CMSA New Technologies in Mathematics: Generalization bounds for rational self-supervised learning algorithms


View Calendar
October 28, 2020 3:00 pm - 4:00 pm
via Zoom Video Conferencing

Boaz Barak and Yamini Bansal - Harvard Dept. of Computer Science

The generalization gap of a learning algorithm is the expected difference between its performance on the training data and its performance on fresh unseen test samples. Modern deep learning algorithms typically have large generalization gaps, as they use more parameters than the size of their training set. Moreover the best known rigorous bounds on their generalization gap are often vacuous.

In this talk we will see a new upper bound on the generalization gap of classifiers that are obtained by first using self-supervision to learn a complex representation of the (label free) training data, and then fitting a simple (e.g., linear) classifier to the labels. Such classifiers have become increasingly popular in recent years, as they offer several practical advantages and have been shown to approach state-of-art results.

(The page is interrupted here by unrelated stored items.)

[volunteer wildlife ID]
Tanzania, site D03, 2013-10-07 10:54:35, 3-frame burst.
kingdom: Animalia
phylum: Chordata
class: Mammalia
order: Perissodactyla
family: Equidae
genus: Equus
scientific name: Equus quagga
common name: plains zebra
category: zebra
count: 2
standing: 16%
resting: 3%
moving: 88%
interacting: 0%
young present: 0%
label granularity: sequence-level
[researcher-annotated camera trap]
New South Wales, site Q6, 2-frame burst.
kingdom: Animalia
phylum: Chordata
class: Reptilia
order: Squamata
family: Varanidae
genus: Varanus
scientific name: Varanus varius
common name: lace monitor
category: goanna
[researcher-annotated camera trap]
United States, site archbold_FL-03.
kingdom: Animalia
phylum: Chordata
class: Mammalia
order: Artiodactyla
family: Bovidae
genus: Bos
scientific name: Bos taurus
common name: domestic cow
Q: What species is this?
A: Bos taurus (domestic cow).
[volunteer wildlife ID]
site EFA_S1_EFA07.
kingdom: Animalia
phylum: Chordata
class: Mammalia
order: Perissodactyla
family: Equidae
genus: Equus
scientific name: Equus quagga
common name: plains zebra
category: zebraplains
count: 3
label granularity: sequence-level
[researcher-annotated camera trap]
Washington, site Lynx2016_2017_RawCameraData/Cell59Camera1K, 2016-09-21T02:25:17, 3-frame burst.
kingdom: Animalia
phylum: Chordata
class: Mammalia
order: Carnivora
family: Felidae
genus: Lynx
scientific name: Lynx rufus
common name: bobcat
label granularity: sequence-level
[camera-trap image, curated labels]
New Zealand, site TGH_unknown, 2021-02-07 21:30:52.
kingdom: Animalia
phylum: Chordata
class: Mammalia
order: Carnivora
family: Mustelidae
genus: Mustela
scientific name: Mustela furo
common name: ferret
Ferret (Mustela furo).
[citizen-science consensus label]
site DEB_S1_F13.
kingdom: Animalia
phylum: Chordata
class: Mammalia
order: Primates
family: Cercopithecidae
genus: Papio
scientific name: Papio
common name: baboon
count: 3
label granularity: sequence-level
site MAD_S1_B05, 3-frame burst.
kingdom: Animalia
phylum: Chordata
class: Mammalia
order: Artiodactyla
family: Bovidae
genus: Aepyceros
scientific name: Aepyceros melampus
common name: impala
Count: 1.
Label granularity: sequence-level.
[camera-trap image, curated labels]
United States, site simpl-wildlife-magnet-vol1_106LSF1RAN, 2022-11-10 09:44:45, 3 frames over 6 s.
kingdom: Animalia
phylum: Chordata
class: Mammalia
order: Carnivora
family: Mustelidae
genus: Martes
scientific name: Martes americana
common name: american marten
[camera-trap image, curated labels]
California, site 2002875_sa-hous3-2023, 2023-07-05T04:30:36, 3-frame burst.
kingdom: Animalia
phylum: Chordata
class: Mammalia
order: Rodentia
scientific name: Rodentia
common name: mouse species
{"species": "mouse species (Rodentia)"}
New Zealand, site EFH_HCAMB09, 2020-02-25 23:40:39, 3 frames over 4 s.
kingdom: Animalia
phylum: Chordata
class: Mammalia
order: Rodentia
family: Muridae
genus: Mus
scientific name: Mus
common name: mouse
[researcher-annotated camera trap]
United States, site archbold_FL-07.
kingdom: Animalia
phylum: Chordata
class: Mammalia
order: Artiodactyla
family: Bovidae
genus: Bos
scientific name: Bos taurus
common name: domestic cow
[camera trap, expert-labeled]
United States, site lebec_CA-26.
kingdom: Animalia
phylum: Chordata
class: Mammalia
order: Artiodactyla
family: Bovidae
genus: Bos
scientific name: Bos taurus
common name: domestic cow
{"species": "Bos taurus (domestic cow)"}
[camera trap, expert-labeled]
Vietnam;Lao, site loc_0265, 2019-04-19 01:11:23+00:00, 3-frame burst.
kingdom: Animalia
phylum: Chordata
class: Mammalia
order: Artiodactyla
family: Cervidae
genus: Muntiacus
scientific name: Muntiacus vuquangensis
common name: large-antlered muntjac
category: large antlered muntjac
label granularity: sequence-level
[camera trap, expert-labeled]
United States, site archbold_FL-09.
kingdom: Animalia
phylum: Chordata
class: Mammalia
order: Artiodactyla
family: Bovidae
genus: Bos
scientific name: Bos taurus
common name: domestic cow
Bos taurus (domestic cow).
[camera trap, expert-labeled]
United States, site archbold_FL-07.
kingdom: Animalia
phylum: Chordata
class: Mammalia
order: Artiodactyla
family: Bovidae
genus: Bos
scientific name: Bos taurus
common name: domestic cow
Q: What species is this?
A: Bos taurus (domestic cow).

We show that (under the assumptions described below) the generalization gap of such classifiers tends to zero as long as the complexity of the simple classifier is asymptotically smaller than the number of training samples. We stress that our bound is independent of the complexity of the representation that can use an arbitrarily large number of parameters.
Our bound assuming that the learning algorithm satisfies certain noise-robustness (adding small amount of label noise causes small degradation in performance) and rationality (getting the wrong label is not better than getting no label at all) conditions that widely (and sometimes provably) hold across many standard architectures.
We complement this result with an empirical study, demonstrating that our bound is non-vacuous for many popular representation-learning based classifiers on CIFAR-10 and ImageNet, including SimCLR, AMDIM and BigBiGAN.

The talk will not assume any specific background in machine learning, and should be accessible to a general mathematical audience. Joint work with Gal Kaplun.